** 展示文本 **
---
# System prepended metadata

title: Notes
tags: [Intro to Text Mining]

---

---
tags: Intro to Text Mining
---

# Notes
## Text Preprocessing

1. Tokenization
    * breaks text into chunks of tokens (words)
    * one-hot vector: 向量裡面只有一個地方不是 0
    * social media texts contain a lot of informal words
        * Can use casual_tokenize and TweetTokenizer
    * jieba: tokenization of Mandarin

2. Stop words
    * 指的是很常出現但不重要的字 (a, an, the ...)
    * 可以不要 exclude，透過將 one-hot vector 改為紀錄權重也可。一個 token 的權重越小代表他越有可能是 stop words (不重要)

3. Normalization
    * 意義相近的 tokens 被 combine 成 single, normalized form
    * helps reduce the size of vocabulary
    * 常用的 normalization procedures:
        1. Case folding: 把全部的字都小寫
            * useful for search engines: because users are lazy, when searching for "iphone", you would get information about "iPhone" also (great)
            * 有時會使有意義的大寫失效，e.g., FedEx -> fedex
        2. stemming: remove suffixes
            * **rule-based**: e.g., remove suffix "ing"，則 ending -> end (good), sing -> s (bad)
            * Porter stemmer, a well-known stemming rule procedure
        3. Lemmatization: 詞性還原，希望 stemming 能產出正確的字
            * **knowledge-based**: 通常會用一個 knowledge base 去 identify the lemma of a word.

** 练习题目 **
在上面关于文本预处理的笔记中，哪个工具被列为用于中文分词？

** 所给数据 **

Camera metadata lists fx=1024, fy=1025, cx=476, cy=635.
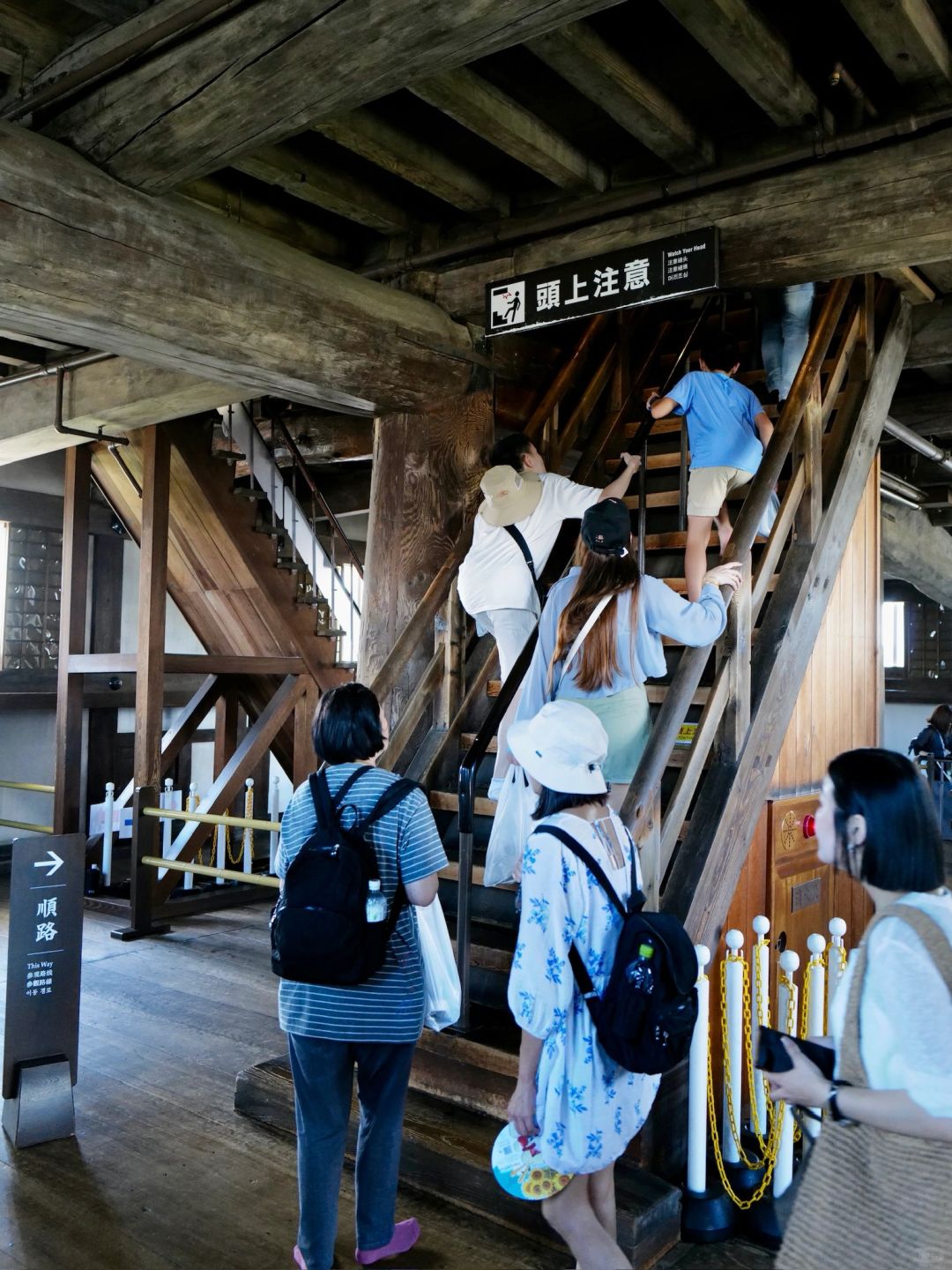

** 回答 **
jieba。